Why This Matters:  Secretary Zinke and Administrator Pruitt are both likely to keep their jobs because they are so "good" at them.  They are highly effective at carrying out President Trump's pro-mining and anti-conservation agenda -- even if they violate ethics rules and create avoidable controversies for the Administration.  The more liberals and environmentalists attack them, the safer Zinke and Pruitt seem to be.  But make no mistake, if Democrats committed these sort of ethical breaches, Republicans in Congress would be holding hearings and investigating, instead of looking the other way.  


Photo: Wade Payne/AP
Dumping Toxic Coal Ash About To Get Easier

Coal ash, is created when coal is burned by power plants to produce electricity and is one of the largest sources of industrial waste generated in the US. In 2012, 470 coal-fired electric utilities generated about 110 million tons of coal ash. While the toxic contents of coal ash may vary depending on where the coal is mined, coal ash commonly contains some of the world’s deadliest toxic metals: arsenic, lead, mercury, cadmium, chromium, and selenium. These toxins can cause cancer and neurological damage in humans and harm wildlife when they leach from disposal sites and make their way into above-ground and underground waterways including streams, rivers, aquifers, and drinking water wells.

Current regulations require that existing coal ash waste pits are monitored with results reported on publicly accessible websites and that new coal ash pits are lined with waterproof materials in an effort to avoid leaching. In early March, however, the EPA (under the leadership of Administrator Pruitt) proposed more than a dozen rule changes that would allow power plant owners to avoid cleaning up their coal ash deposit sites that were found to be leaking and contaminating groundwater.

The EPA held one public hearing in Arlington, Virginia (not near most coal ash sites) last week where experts and concerned citizens traveled to plead with the agency not to strip away safeguards for American communities. This location selected by the EPA made it especially difficult for poor communities (who are most affected by the damaging effects of coal ash) to make their concerns heard. The public comment period on the proposed rollback ended yesterday and we'll have to wait and see what the agency decides and if they will listen to the thousands of comments asking for protections to stay in place. 

Why This Matters: As it relates to our poll, this story shows that Americans want the government to prioritize their safety instead of helping owners of coal-fired power plants by making it easier for them avoid cleaning up their messes. 

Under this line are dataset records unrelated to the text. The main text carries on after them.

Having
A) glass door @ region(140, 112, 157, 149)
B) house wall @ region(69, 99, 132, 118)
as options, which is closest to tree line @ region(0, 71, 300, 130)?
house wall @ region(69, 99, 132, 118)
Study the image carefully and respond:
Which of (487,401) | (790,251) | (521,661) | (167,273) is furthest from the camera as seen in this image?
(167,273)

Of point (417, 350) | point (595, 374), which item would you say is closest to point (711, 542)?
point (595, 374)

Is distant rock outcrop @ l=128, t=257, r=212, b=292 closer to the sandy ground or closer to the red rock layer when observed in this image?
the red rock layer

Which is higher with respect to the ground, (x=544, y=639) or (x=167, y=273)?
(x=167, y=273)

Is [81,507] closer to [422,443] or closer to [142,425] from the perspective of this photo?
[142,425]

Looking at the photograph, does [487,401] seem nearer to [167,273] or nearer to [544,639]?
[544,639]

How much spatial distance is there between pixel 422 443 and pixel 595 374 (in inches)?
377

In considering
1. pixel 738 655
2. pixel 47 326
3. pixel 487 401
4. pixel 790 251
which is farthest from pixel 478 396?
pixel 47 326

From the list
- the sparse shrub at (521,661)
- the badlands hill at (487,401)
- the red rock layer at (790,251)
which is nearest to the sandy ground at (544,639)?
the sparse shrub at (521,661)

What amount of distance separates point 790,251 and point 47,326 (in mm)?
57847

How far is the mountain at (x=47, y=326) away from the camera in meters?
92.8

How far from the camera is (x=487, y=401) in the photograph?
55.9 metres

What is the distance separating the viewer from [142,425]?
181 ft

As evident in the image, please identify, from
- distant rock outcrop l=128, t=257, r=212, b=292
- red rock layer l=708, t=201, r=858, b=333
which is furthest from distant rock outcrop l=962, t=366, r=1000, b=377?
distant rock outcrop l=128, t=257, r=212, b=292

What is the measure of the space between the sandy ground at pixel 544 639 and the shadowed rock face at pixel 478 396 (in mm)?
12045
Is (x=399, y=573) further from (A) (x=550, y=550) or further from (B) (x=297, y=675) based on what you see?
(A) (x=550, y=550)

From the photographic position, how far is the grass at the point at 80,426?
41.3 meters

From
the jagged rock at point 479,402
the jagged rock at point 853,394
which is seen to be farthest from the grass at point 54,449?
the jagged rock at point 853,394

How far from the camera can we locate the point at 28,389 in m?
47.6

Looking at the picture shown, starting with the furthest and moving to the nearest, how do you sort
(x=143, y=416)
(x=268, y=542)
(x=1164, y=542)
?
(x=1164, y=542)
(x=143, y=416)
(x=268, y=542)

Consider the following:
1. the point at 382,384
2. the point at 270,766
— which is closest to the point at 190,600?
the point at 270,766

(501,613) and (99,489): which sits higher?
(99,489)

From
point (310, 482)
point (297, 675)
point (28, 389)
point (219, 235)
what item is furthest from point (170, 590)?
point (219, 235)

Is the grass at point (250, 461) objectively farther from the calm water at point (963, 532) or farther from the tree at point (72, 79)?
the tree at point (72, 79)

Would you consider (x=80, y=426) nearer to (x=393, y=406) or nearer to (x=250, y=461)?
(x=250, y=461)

Go Deeper: A new report by the operator of Puerto Rico's only coal-fired power plant has shown a sharp increase in the levels of arsenic, chromium, and two radioactive isotopes in groundwater near the plant after Hurricane Maria. Residents of the town of Guayama say that the incidents of cancer have been on the rise. Then in other coal news, read more about how coal companies have avoided cleaning up the environment around their surface mines after they close, leaving states and communities to pick up the tab. (h/t to Bryce Oates of the Daily Yonder--a great outlet covering rural communities--for sending us this story)


Photo: Dana Trimble
One Cool Thing: Co-parenting Owls

Two female great horned owls in Nevada who shared the same male mate were observed exhibiting unprecedented behavior: co-parenting their chicks. When the smaller of the two female’s eggs failed to hatch, she hopped across the rock that separated the two nests and started helping the larger owl care for her eggs. When the eggs hatched, the smaller female stuck around, helping the larger feed the chicks. One chick has since left the nest, but the other remains, and the second mom still swings by to help out. Talk about #girlpower! You can watch the happy owl fam on their very own webcam here

In Other Bird News: The ODP African penguin naming contest has a winner! The penguin will be named Prince Harry and upon the real Harry's marriage we will adopt a female penguin and name her Meghan as a "wedding gift" to the happy (human) couple. Thanks to everyone who participated and gave us your great name suggestions!